• 抜粋文:
--------------------

このふざけたような名前の細菌、名前に似合わずとても面倒くさい奴らしい。トンズランスという名前自体が、代表的な症例である頭皮への感染で、髪が抜け落ちる状態が、キリスト教聖職者の頭を剃るトンスーラを思わせる事に由来するからだという。水虫で円形脱毛だらけなんて悲しすぎる…。
このトンズランス菌、元々中南米に生息していた菌といわれているが、1960年代にアメリカに持ちこまれ、米軍の派兵に伴って東南アジア、そして90年代には韓国、中国とアジアに広がり、2000年頃から日本でもレスリングや柔道選手の間で感染が見られる様になった。もっとも日本への広がりは国際試合でトンズラス菌に感染した外国人選手からうつされたものが、地道に競技者間に広がって行ったということらしい。
問題なのは、この新型水虫菌は感染力が強く、しかも10代を中心の若者に猛威を振るいやすいということだ。
既に国内でも感染者3万人と言われる新型水虫、平成17年の全国中学校柔道大会での調査では、調査に協力した参加選手の9%以上が感染していたという。この数字に危機感を持った柔道界は、以後新型水虫撲滅に務め選手の感染者事体は減少していった。しかし、今年の一般人を巻き込んだトンズランスブレイクでは感染の元凶扱いされて大混乱。火消しに必死だ。

--------------------

• 提供資料:

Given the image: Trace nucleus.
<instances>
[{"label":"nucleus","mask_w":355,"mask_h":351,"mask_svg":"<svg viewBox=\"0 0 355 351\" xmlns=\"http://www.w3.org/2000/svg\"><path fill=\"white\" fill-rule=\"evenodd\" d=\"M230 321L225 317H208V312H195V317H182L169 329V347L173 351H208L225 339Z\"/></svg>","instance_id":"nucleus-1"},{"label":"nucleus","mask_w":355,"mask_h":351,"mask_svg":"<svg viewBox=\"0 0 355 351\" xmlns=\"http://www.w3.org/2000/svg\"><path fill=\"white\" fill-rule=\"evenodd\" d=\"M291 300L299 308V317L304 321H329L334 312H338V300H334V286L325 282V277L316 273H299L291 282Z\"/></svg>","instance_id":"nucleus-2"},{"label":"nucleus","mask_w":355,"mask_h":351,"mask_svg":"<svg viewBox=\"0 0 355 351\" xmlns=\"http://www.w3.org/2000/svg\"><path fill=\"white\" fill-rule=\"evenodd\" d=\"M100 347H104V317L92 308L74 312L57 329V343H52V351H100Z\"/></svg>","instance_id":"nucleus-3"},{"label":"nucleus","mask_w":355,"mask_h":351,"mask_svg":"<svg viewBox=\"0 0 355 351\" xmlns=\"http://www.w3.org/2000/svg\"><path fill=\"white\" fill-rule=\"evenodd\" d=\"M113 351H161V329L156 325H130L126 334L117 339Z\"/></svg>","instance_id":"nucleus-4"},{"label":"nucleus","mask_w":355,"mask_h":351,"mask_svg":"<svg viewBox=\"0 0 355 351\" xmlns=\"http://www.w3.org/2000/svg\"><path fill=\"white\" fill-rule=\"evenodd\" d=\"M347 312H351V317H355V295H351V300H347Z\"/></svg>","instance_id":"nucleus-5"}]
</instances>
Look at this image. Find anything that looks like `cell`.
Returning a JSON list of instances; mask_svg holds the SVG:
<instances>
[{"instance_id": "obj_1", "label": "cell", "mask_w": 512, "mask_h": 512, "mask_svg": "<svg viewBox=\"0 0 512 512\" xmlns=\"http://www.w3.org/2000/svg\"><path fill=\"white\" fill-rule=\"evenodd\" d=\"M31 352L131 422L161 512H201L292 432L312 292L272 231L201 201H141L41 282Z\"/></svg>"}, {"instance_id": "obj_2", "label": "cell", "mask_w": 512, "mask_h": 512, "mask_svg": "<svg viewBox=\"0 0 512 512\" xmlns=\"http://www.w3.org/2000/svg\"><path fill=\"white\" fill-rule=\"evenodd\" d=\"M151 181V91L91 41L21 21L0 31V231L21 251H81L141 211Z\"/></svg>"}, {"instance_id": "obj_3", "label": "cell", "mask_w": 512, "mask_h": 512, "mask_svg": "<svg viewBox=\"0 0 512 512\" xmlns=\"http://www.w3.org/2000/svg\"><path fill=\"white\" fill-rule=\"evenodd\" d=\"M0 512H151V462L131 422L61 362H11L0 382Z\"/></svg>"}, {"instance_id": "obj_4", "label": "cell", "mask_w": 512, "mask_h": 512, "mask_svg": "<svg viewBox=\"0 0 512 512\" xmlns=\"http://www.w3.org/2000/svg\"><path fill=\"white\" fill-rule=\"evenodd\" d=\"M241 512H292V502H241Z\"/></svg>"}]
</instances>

--------------------

• 課題の指示:
トンズランス菌についての抜粋文を、一字一句変えずに全文そのまま返してください。

• 解答:
このふざけたような名前の細菌、名前に似合わずとても面倒くさい奴らしい。トンズランスという名前自体が、代表的な症例である頭皮への感染で、髪が抜け落ちる状態が、キリスト教聖職者の頭を剃るトンスーラを思わせる事に由来するからだという。水虫で円形脱毛だらけなんて悲しすぎる…。
このトンズランス菌、元々中南米に生息していた菌といわれているが、1960年代にアメリカに持ちこまれ、米軍の派兵に伴って東南アジア、そして90年代には韓国、中国とアジアに広がり、2000年頃から日本でもレスリングや柔道選手の間で感染が見られる様になった。もっとも日本への広がりは国際試合でトンズラス菌に感染した外国人選手からうつされたものが、地道に競技者間に広がって行ったということらしい。
問題なのは、この新型水虫菌は感染力が強く、しかも10代を中心の若者に猛威を振るいやすいということだ。
既に国内でも感染者3万人と言われる新型水虫、平成17年の全国中学校柔道大会での調査では、調査に協力した参加選手の9%以上が感染していたという。この数字に危機感を持った柔道界は、以後新型水虫撲滅に務め選手の感染者事体は減少していった。しかし、今年の一般人を巻き込んだトンズランスブレイクでは感染の元凶扱いされて大混乱。火消しに必死だ。